The short-term rate-cut the Federal Reserve was expected to announce Wednesday would not have any direct effect on long-term jumbo mortgage rates, although it will affect rates for things like home equity lines of credit and consumer credit cards. Nonetheless, news about Fed actions often prompts homeowners to take action. This is especially important if home values have been soft or falling in your area as equity is more important in a refinance than FICO score for most large balance scenarios.

If Congress makes that change, possibly by mid-February, banks and investors will be inundated with refi business, we have seen a dramatic increase in applications since the Bush gave his economic stimulus speech two weeks ago and the stock market tanked following MLK Jr day. There is a window that's going to be there; we don't know how long it's going to be there and are advising clients to lock at these levels. Don't get greedy by holding out for a rate that may never come as falling values create a situation where clients rates are substantially driven by their lack of equity. Get a package in place right now. I would not wait. Good candidates for refinancing: having equity in your home.
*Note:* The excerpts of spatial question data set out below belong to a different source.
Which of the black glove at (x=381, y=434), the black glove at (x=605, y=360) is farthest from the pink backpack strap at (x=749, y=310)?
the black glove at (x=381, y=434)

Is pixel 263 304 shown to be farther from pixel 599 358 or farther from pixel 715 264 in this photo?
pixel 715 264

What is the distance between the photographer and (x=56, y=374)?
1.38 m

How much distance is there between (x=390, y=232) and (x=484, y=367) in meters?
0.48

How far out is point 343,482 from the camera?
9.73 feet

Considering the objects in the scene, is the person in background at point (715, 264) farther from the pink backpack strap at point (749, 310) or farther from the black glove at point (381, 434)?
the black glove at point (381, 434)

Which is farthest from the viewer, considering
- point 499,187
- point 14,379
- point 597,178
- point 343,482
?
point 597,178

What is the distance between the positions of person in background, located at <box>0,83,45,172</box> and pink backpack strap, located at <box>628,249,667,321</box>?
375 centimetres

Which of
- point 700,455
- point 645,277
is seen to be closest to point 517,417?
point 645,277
With property values declining in so many markets, the main thing to look for is whether the equity is there. Those who have at least 20 percent equity in their home - that is, their loan balances are equal to 80 percent or less of their home's market value - will have the easiest time refinancing. In areas that some lenders have designated as "soft" or "declining" markets, where home values are sliding, borrowers must have even higher levels of equity before lenders will approve a loan.

Also factoring into the "to refi or not to refi" conundrum this time around is whether borrowers measure up to the newly tightened underwriting guidelines. The most competitive rates are available to those customers with credit scores of 720 and substantial verified assets in bank/brokerage accounts. Borrowers these days also need to be prepared to provide proof of their income and assets, and sometimes tax returns.

Refinancing might not be advisable - or possible - for homeowners with impaired credit, or those who can't provide documentation of their income, or who have little equity and live in what can be determined as a declining market. It is far better to know your choices now than to procrastinate and find out that recent home prices and lending guidelines prevent you from refinancing your jumbo mortgage. Look for the Senate to vote and Bush to signoff by mid Feb.